Thanks for stopping by my blog. I posted pictures of the scrapbook stuff!
Sadly, I know exactly what you mean.
But it's at least a little encouraging to hear you say that you felt completely unpregnant the last time you were pregnant.
I'm so sorry you're going through this. No words of encouragement can make you feel better when the whole world seems so terribly unfair and you watch it turning round and round, leaving you behind. Hang in there, keep your dreams alive, don't give up hope!
I know where you're coming from. The hardest thing about IF is not knowing when or how it's going to end. I'm sorry you're struggling. You never know, though, the light at the end of the tunnel could be just around the corner.
I'm sorry. Watching people pass us up over and over just adds to the heartache of infertility. I'm hoping you have good news coming.
AH left behind .. you are NOT alone in this very lonely place.
Awww...
it will happen for you, I can just feel it
Just to let you know I had no symptoms this last pg either. Only difference overall was my cm went really pasty, sticky. No sore bbs till 8w. No tiredness, no anything else.

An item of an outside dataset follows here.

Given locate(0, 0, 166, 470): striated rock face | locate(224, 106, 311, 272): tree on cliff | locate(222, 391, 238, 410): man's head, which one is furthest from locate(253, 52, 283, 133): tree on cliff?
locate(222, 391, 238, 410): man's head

I am keeping an eye on you & your bfp to come!
(((HUGS)))
Though I haven't dealt with IF yet, I can relate to the feeling that hope hurts too much. I'm so sorry, doll, and you know I'm praying for you, that things will turn out better than you ever imagined. I know there are no promises, no guarantees, and I don't want to hold out false hope, but I do so hope--and still believe, deep down--that it will happen for you and David.
I love you!
did you ever think of adoption? I was and my mom and dad are the best in the whole wide world. all those movie and tv freak outs when someone finds out their adopted I find incredibly stupid. I have only one set of parents, the ones who raised, loved, disciplined and educated me, the ones who made me everything I am. and they are more than enough. you'd be surprised what love can do!